For a many years, researchers have been studying Mars and wondering if it may have ever supported life, or still supports it now. Numerous research projects have been built specifically to answer those questions, and now we may have an answer few would expect. According to researchers at the University of Oxford, Mars may have had an oxygen-rich atmosphere roughly 4 billion years ago, about 1.5 billion years prior to Earth developing one.
Often called the 'Red Planet,' Mars earned that name a long time ago when its surface oxidized, or rusted, to its current color. As it does not have plate tectonics like Earth does, its crust has remained largely as it has been for billions of years, which allows us to peer back in time, by looking at the right places. NASA's Spirit rover was sent to analyze rocks in an area that dates back some 3.7 billion years, and found them to be heavily oxidized. The Oxford researchers however have analyzed Martian meteorites found on Earth that date back only 180 million to 1.4 billion years ago and they are not oxidized, despite both rocks having similar origins. The researchers believe the reason for the difference is that the older rocks Spirit examined were exposed to an oxygen-rich atmosphere, temporarily drawn into the planet's shallow interior, and were then erupted back to the surface.

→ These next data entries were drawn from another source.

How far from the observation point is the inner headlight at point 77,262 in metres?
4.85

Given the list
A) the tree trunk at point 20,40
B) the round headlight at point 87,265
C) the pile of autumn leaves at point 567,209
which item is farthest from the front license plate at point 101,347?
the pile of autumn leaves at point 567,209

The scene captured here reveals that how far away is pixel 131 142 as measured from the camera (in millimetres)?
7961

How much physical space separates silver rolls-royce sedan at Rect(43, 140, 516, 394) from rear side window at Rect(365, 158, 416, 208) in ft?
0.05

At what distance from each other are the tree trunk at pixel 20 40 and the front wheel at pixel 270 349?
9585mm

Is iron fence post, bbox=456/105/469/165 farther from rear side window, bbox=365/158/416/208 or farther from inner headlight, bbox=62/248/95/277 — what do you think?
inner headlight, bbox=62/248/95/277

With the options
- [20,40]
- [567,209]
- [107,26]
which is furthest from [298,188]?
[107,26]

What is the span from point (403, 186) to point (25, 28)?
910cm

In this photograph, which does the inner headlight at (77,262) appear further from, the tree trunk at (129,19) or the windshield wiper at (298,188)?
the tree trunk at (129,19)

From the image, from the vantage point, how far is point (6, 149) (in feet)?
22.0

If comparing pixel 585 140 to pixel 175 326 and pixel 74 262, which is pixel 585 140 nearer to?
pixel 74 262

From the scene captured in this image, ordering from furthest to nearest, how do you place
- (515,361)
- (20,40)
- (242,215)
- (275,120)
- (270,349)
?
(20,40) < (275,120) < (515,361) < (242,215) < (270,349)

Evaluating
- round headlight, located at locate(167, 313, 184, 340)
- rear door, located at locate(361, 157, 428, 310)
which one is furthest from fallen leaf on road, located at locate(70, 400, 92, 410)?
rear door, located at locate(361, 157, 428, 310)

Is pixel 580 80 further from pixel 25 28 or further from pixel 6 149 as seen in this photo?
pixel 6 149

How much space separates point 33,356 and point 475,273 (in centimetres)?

The meteorites however came from deeper in the planet and were never exposed to high levels of oxygen.
While it is still possible that the area Spirit examined has a very different geological composition than where the meteorites came from, the researchers believe an oxygen-rich atmosphere is more likely the cause. If correct, this would suggest that 4 billion years ago, just half a billion years after the Earth formed, Mars was warm, wet, and already oxidizing.